Is this not precisely what would happen if a racing outfit got the keys to the product-planning department?
And now there is this – the 720S Track Pack. It’s a package McLaren has already applied to the 570S, both in coupé and Spider form, and with one in 10 orders specifying it as an option for those models, there is clearly an appetite for something a little bit raw, if not in substance then in style.
What's it like?
The motorsport expertise that allows McLaren to pull off cars such as the Senna is shot through all the marque’s products, so compared with the competition the 720S already feels considerably track-optimised.

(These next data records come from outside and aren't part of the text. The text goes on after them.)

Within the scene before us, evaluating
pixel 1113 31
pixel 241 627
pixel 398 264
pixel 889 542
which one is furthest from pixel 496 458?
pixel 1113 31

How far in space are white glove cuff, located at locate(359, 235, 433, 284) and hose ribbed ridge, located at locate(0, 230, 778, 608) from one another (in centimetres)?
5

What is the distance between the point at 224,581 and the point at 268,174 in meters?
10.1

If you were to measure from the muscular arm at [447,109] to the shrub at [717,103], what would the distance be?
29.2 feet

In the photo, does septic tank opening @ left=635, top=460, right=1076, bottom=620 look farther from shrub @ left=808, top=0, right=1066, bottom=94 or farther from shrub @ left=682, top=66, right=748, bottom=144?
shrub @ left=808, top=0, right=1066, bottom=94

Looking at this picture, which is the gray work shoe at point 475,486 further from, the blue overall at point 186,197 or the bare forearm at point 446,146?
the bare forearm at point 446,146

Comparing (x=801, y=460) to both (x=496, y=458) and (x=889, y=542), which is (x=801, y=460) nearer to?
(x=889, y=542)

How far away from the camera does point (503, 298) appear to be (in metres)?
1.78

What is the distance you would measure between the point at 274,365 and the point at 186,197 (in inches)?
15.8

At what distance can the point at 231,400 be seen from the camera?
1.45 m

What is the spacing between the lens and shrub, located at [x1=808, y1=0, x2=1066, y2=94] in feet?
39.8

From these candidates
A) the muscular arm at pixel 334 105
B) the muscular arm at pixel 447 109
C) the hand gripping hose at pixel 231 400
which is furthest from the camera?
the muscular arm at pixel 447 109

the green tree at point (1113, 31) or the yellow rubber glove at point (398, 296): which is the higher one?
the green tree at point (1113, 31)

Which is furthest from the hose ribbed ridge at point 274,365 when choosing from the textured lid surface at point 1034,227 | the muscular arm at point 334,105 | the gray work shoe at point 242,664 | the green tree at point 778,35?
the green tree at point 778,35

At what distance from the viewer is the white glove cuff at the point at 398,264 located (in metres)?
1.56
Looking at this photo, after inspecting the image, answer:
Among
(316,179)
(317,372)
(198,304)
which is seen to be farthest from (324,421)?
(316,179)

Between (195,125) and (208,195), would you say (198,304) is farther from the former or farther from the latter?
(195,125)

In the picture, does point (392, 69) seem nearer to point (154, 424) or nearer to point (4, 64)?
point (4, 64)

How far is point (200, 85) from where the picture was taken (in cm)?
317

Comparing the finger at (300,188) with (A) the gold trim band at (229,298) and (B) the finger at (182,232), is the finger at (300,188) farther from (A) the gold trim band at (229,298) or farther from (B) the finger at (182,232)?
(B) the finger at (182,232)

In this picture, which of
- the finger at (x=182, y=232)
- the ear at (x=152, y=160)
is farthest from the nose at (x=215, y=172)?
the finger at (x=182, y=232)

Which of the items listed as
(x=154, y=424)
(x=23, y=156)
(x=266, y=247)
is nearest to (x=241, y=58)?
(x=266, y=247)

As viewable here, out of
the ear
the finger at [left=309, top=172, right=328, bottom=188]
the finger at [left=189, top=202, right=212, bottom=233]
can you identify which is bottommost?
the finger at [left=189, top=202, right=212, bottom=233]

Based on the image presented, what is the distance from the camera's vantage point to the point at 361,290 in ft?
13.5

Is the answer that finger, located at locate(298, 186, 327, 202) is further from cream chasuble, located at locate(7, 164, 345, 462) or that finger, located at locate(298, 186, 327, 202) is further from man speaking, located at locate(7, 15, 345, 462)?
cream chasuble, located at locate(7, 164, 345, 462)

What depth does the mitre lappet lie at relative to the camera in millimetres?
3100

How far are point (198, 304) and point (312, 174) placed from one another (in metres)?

The scuttle is sensationally low, and the Monocage II carbon tub that partly facilitates this design gives the chassis massive torsional rigidity. The brake pedal is also offset to encourage the driver to use his or her left foot, and to that end there’s relatively little servo assistance. Wonderful. There is no switchgear on the steering wheel, either – none at all – and for this tester the driving position is beyond reasonable criticism.
With a dry weight of 1283kg, the 720S is also light for something not only carrying a 4.0-litre twin-turbocharged V8 in its belly but with a footprint close to that of a 5 Series. The Track Pack takes another 24kg out of the equation with the generous use of carbonfibre and a set of ‘super-lightweight’ forged alloys shod in Pirelli P Zero Corsa tyres. In fact, it must save more weight than that, because a titanium harness bar (redundant in the case of our test car) has found its way into the cabin. Golly it looks good, but poor surfaces elicit the irritating squish of metal on leather in our 1800-mile test example.
A development engineer would identify the dynamic consequences of those changes but, on the road, with its many variables, I can’t pretend to have noticed any meaningful difference. The 720S remains wickedly slick on the move. The delicate hydraulic steering is perhaps even more of a pleasure to interact with through the Track Pack’s Alcantara rim, but the star of the show is the Proactive chassis, which with its cross-linked dampers is left unaltered. In any of its three modes, the set-up serves up a hallmark blend of gentle but unbreakable control, unless you’ve found a particularly unloved B-road to splice along. Elsewhere, it is the stuff of magic carpets.
The more easily appreciable elements of the Track Pack are also satisfying. The carbonfibre racing seats, available in two sizes, will cup the buttocks, hips and ribs of both you and your passenger magnificently and are a lasting source of confidence. The sport exhaust also gives the 720S a valuable injection of passion at the top of the rev range, and the flat-finished carbonfibre dotted about the carbon suits the car’s Silicon Valley vibe. There’s plenty of carbon on the exterior, too, and in combination with the McLaren Orange paint you have to say that the 720S has never packed quite such a hard optical punch.